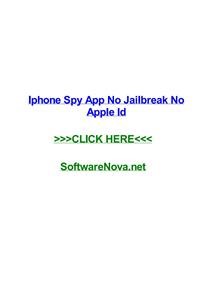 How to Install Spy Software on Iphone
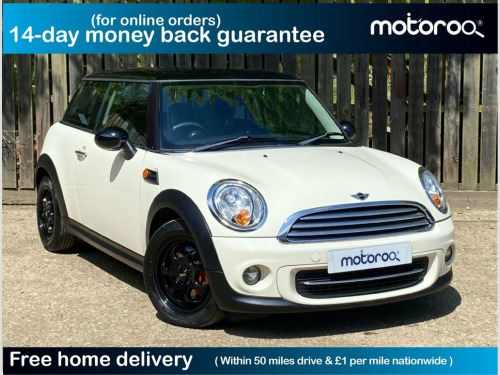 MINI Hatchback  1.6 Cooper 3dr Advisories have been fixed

...

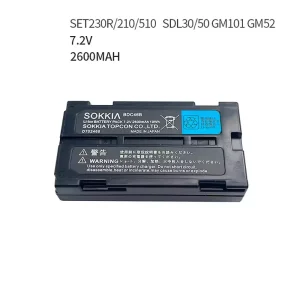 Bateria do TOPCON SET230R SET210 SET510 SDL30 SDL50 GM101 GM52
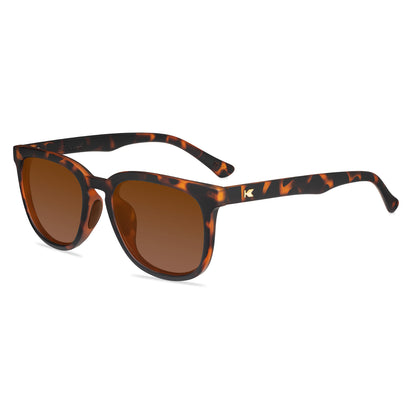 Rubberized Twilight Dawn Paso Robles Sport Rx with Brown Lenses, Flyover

...

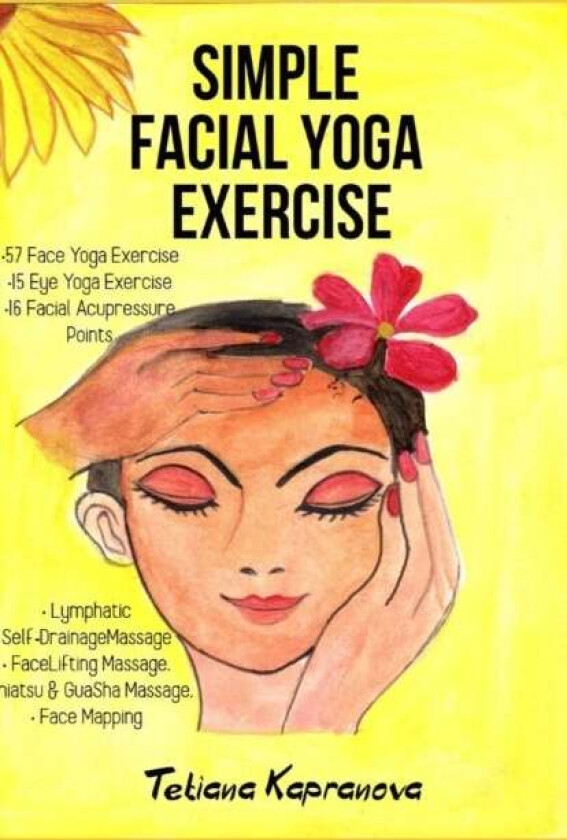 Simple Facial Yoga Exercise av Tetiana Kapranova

Action item: In the listing above, find the line containing "How to Install Spy Software on Iphone" and the line containing "have been fixed". Print those two lines and every line between them exactly, with no pictures.

Answer space:
 How to Install Spy Software on Iphone
 MINI Hatchback  1.6 Cooper 3dr Advisories have been fixed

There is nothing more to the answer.